Baris data

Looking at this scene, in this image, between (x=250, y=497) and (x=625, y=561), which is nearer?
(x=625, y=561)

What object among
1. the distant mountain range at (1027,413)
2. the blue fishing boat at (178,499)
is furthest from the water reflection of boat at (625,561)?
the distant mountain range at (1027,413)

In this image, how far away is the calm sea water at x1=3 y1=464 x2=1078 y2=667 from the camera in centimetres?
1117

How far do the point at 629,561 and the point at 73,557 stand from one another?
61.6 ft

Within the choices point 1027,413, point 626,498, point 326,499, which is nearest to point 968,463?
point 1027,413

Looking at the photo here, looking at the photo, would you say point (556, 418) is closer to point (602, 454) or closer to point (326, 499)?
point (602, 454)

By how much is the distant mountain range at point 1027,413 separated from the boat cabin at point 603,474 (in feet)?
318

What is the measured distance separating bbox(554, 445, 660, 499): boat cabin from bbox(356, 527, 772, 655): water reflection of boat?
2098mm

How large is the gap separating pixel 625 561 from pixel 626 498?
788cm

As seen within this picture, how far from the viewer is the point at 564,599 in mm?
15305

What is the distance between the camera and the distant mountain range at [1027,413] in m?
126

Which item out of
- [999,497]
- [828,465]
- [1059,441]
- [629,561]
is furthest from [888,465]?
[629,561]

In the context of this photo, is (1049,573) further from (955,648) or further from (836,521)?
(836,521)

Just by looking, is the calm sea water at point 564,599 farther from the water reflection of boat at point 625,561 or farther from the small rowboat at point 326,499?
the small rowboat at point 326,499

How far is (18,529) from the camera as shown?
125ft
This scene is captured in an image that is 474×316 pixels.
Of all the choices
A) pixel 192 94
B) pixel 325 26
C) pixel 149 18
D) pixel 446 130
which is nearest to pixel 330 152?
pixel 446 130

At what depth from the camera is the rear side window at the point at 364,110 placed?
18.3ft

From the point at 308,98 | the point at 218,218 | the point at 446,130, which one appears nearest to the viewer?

* _Tujuan_: Tuliskan ulang hanya bagian materi mulai dari baris yang memuat "Looking at the photo here, looking" hingga akhir materi, dengan menukar setiap "camera" menjadi "lens" dan membiarkan semua yang lain tetap sama.

* _Jawaban Tertulis_:
Looking at the photo here, looking at the photo, would you say point (556, 418) is closer to point (602, 454) or closer to point (326, 499)?
point (602, 454)

By how much is the distant mountain range at point 1027,413 separated from the boat cabin at point 603,474 (in feet)?
318

What is the measured distance separating bbox(554, 445, 660, 499): boat cabin from bbox(356, 527, 772, 655): water reflection of boat?
2098mm

How large is the gap separating pixel 625 561 from pixel 626 498?
788cm

As seen within this picture, how far from the viewer is the point at 564,599 in mm?
15305

What is the distance between the lens and the distant mountain range at [1027,413] in m?
126

Which item out of
- [999,497]
- [828,465]
- [1059,441]
- [629,561]
is furthest from [888,465]?
[629,561]

In the context of this photo, is (1049,573) further from (955,648) or further from (836,521)?
(836,521)

Just by looking, is the calm sea water at point 564,599 farther from the water reflection of boat at point 625,561 or farther from the small rowboat at point 326,499?
the small rowboat at point 326,499

How far is (18,529) from the lens as shown?
125ft
This scene is captured in an image that is 474×316 pixels.
Of all the choices
A) pixel 192 94
B) pixel 325 26
C) pixel 149 18
D) pixel 446 130
which is nearest to pixel 330 152?
pixel 446 130

At what depth from the lens is the rear side window at the point at 364,110 placed?
18.3ft

From the point at 308,98 | the point at 218,218 | the point at 446,130, which one appears nearest to the viewer?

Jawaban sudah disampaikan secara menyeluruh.